I recently received an e-mail from a friend of mine that said her parakeets died the day after they finished caulking all their windows with silicone caulk in preparation for winter. This led me to research what other home improvement projects can kill our pets. How can we keep our pets from harm while we go about our business of home repairs and maintenance? I discovered that not only are chemical fumes harmful to our pets, but many of the plants used in modern landscaping are poisonous, as well as some types of ground cover mulch. Here are some tips I found that may help save the life of your pet or the pet of a friend as you complete your next home improvement project.
Always read the label.
Many product labels are printed with, “Caution: Harmful to Children and Pets”. Be cautious when you are using any kind of paint, sealers, glue, etc., as they can be very harmful to children and pets. Take label information very seriously. Reptiles and birds are very susceptible to fumes caused by paints and lacquers as reptiles breathe through their skins and birds have hallow bones that can absorb fumes at a deadly rate. If you are using a product that has fumes, move your pet to a completely different section of the home or even take the pet to a neighbor until the fumes dissipate.
Trust your instincts.
If you are doing a project that generates a lot of dust and you are wearing a paper mask to protect your self – do not forget about your pets. If you need protection, so does your pet. Remove your pet from the area before you begin working, as their lungs are usually smaller and more easily damaged than ours are. We moved our pet snake, a five-year old California Coastal Rosy Boa, to the garage while we painted the bedroom; the snake did not mind one little bit.
Stoop to your pet’s level.
When you are doing any type of home maintenance project, try to visual things from your pet’s (and toddler’s) point of view. Get down on all fours and see what they would find interesting. Cedar chips and other ground mulch materials can be very harmful to cats and dogs, as they like to dig in it and chew on it. If nails and bolts are on the ground from your roofing project, don’t forget to pick them up. Pets don’t wear shoes and a trip to the vet for a nail stuck in the paw would be heartbreaking. If dirt has fallen into the dog bowl while cleaning the rain gutters, empty the dish and give Fido fresh water. Remember to put your tools away too; they make interesting chew toys.
Be careful with all household chemicals.
Just as home repair products can be harmful, many of our most commonly used household products are hazardous. Nail polish remover, acrylic nail chemicals, super glue, bleach, aerosol products, and cooking on old Teflon pans can release chemicals into the air. To us, fumes may cause a temporary annoyance such as coughing, watery eyes and scratch throats. But to our pets, whose lungs are smaller and whose liver cannot filter chemicals as quickly as our full size liver can; the temporary irritation may create a much longer lasting illness.
Watch where you throw your trash and debris.

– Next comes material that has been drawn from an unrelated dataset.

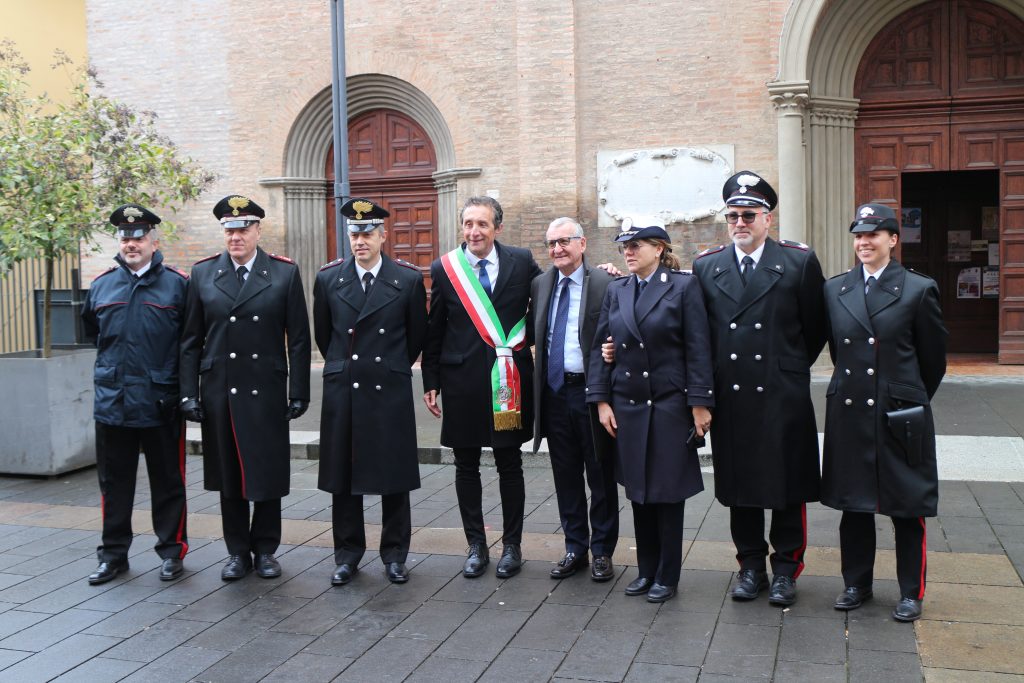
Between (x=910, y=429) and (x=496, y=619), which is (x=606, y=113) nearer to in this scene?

Keeping your pets safe during the project is important, but keeping your pet safe during cleanup and once the project is completed is also a consideration. Do not store old rags near a pet area; the fumes could be harmful. Watch where you throw away cleaning cloths; dogs like to play and tear up rags, towels, rugs, coats, shoes, boots – anything they can get their teeth into. Prevent injuries to your pets by discarding things where the pets can’t reach them. Don’t leave old liquids where animals can drink them. Dogs and other small animals have died from drinking old antifreeze. It has a sweet taste and an interesting smell. Keep this in mind whenever you are discarding any type of liquid. Old paint, cans of lacquer, even old paint brushes can be interesting to pets and children.
Keeping these five points in mind as you complete your home improvement projects may save the life of a treasured family pet and prevent unnecessary vet bills. Completing your home improvement projects safely will delight all family members, even little Tweety Bird!